There were a plethora of options to choose from. I could start a clinic, work at another practice, or even pursue further studies but not one of these was appealing to me. It was an entire ocean of possibilities and I felt like I had forgotten how to swim.

It was my father who suggested I travel to gain some perspective. I was reluctant at first. I wondered how a vacation could solve my career conundrum. I hesitantly decided to spend some time in New Zealand with my aunt (who also happens to be a veterinarian).

New Zealand was beautiful! I finally slowed down and had a chance to think about what I wanted. After I explained my situation to her, my aunt suggested I contact a few veterinary clinics there to see if they would let me observe practice. To my surprise, they were happy to have me! I saw a completely different side of the veterinary profession. Watching dedicated specialists work was so inspiring. One of the things that stood out for me was working with vet nurses. We don’t have vet nurses in India! It is truly a blessing to have such experienced and dedicated individuals as a part of your professional support system. After a whole year of what felt like aimless wandering, this experience helped me decide I wanted to work overseas.

Indian vet school is considered not-accredited. This means, we have to write exams to prove our quality of education is on par with vet schools in other countries. It was difficult to understand why my years of hard work were not recognized in other parts of the world and to accept I would either have to repeat vet school or try and clear a notoriously difficult exam to work overseas. Why are Indian vets considered less than worthy of working overseas? So many international programs send vets to India to gain surgical experience. It didn’t seem fair.

I wondered if I would be able to clear this exam.

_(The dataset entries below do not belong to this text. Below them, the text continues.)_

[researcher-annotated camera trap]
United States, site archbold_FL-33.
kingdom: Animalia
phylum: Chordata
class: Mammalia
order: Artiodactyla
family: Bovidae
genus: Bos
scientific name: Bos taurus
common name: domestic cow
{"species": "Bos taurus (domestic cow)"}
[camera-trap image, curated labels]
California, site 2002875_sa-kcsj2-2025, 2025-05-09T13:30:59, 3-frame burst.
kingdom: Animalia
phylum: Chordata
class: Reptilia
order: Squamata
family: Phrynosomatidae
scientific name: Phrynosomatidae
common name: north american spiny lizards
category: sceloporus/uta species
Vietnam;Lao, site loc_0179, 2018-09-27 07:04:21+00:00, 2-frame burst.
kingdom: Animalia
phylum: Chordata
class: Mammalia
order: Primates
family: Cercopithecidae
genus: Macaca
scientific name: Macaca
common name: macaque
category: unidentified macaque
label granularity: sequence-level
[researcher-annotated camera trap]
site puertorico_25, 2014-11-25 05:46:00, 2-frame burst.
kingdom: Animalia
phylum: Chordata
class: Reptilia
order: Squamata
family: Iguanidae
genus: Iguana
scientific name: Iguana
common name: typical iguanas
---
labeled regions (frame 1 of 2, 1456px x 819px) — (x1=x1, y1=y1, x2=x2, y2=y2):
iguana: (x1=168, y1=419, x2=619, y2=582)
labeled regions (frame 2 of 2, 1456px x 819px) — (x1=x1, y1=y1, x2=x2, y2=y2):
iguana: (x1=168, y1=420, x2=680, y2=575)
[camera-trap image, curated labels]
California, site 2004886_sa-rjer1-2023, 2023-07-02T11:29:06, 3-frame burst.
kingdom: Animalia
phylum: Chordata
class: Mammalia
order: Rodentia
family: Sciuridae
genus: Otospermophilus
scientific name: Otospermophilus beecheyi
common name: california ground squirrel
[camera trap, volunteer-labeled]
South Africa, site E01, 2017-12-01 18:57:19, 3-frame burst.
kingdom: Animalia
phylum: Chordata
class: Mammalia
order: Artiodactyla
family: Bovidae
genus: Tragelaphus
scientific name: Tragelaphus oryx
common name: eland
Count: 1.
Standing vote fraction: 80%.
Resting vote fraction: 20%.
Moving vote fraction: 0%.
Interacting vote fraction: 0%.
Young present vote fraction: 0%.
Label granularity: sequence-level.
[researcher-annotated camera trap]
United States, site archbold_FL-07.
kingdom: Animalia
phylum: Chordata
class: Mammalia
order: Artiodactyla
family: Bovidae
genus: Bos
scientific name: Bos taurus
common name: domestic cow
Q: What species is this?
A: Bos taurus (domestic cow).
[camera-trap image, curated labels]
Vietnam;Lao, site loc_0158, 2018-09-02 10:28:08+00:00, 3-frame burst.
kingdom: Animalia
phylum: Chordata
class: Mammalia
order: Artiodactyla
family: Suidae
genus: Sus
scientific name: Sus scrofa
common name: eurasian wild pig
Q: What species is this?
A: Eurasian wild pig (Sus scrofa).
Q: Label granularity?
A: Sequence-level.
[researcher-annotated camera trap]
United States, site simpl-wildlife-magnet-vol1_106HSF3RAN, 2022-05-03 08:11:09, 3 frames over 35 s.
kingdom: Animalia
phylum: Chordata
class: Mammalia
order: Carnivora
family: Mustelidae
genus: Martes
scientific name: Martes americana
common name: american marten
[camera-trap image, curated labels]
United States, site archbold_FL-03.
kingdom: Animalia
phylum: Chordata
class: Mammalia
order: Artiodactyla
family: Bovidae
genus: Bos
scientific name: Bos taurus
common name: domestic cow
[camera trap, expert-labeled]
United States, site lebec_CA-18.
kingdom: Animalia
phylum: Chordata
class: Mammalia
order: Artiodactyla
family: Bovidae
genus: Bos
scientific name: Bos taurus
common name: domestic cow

The process is quite expensive. What if I failed? The uncertainty of the situation was daunting, to say the least. It was a tough call, but I decided I had spent so long being confused, that starting from scratch, to be able to have a better quality of life, better facilities for my patients, and do the kind of work I have always envisioned myself doing, makes all the work I have to put in completely worth it.

So, to all the other confused veterinarians out there, who may not have things figured out. It’s completely okay to feel confused and lost! Chances are, most people feel the same way at some point in their careers. Don’t be afraid to try new things even if they feel difficult or impossible.

I always try to learn from the situations I find myself in. I chose to do my ECFVG certification and give the North American Licensing Exam (NAVLE). I have to say going back to studying without having a strict curriculum to follow has made me love reading and learning new things. I’m not sure what the future holds but I am sure whatever I do I will always give my best and hope things work out!